The Endpoint Security SME will provide expert-level technical guidance and support for the design, implementation, and maintenance of endpoint security solutions across the Army’s IT infrastructure. This position is critical to ensuring the confidentiality, integrity, and availability of C5ISR CSSP subscriber's environments. The SME will collaborate with various stakeholders, including cybersecurity teams, system administrators, and software developers, to proactively identify and mitigate endpoint security risks.

*Principal Duties and Responsibilities (Essential functions)

• Technical Leadership: Serve as the primary technical expert on endpoint security technologies, including Endpoint Detection and Response (EDR), Anti-Malware, Host-Based Intrusion Prevention Systems (HIPS), Data Loss Prevention (DLP), and application control.
• Architecture & Design: Design, implement, and maintain secure endpoint configurations and architectures aligned with DoD and Army cybersecurity policies (e.g., STIGs, SRGs).

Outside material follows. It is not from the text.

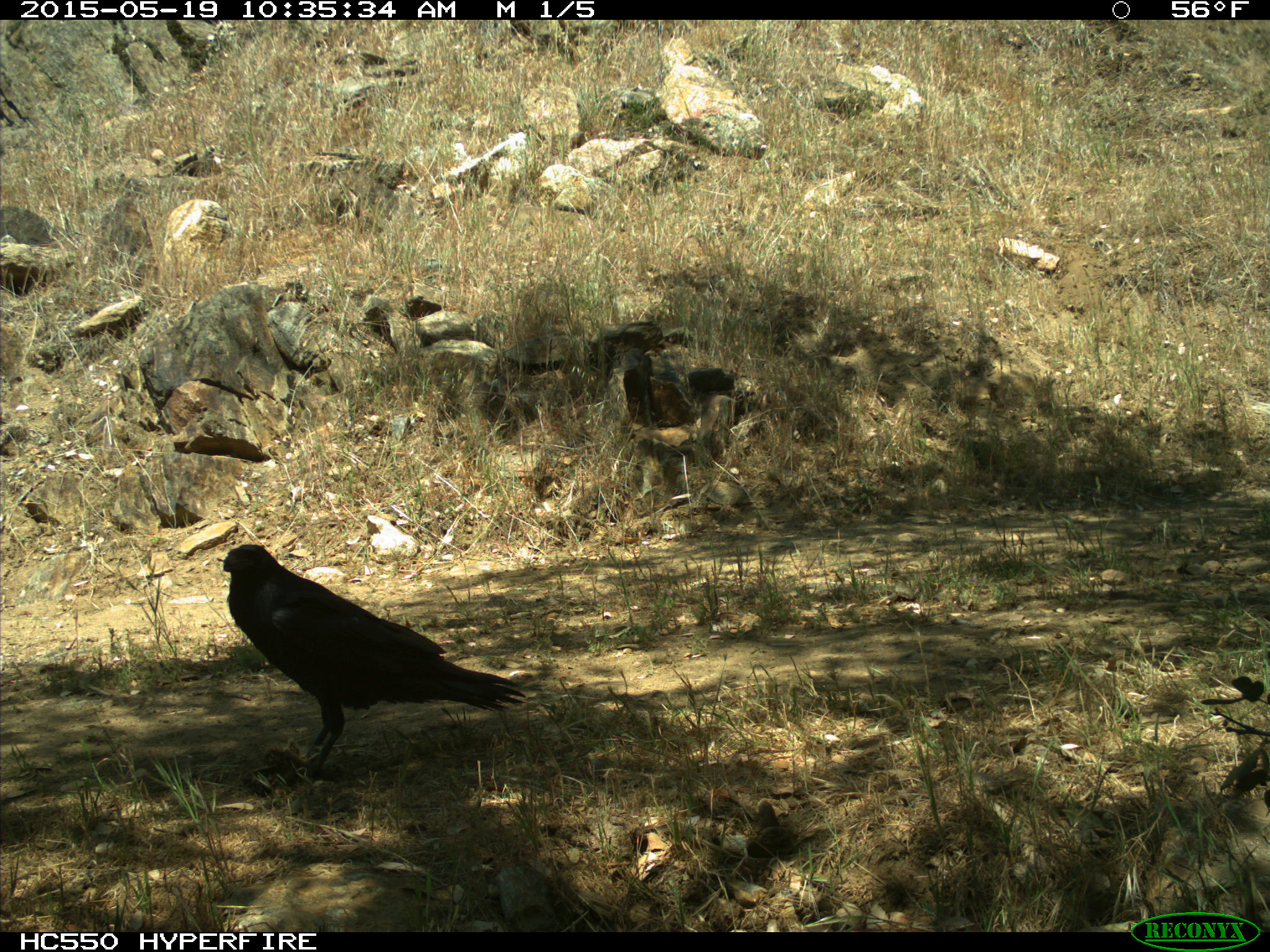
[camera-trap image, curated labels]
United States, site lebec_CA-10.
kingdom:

Focus on hardening endpoints to defend against advanced persistent threats.
• Threat Analysis & Incident Response: Analyze endpoint security alerts and incidents, conduct forensic investigations, and develop effective mitigation strategies. Participate in incident response activities as a subject matter expert.
• Vulnerability Management: Identify and assess endpoint vulnerabilities, recommend remediation actions, and track vulnerability patching efforts. Utilize vulnerability scanning tools and penetration testing results.
• Policy & Compliance: Develop and maintain endpoint security policies, standards, and procedures. Ensure compliance with applicable regulations and frameworks (e.g., NIST, FedRAMP).
• Collaboration & Training: Collaborate analysts on the team and provide training on endpoint security best practices. Mentor junior team members.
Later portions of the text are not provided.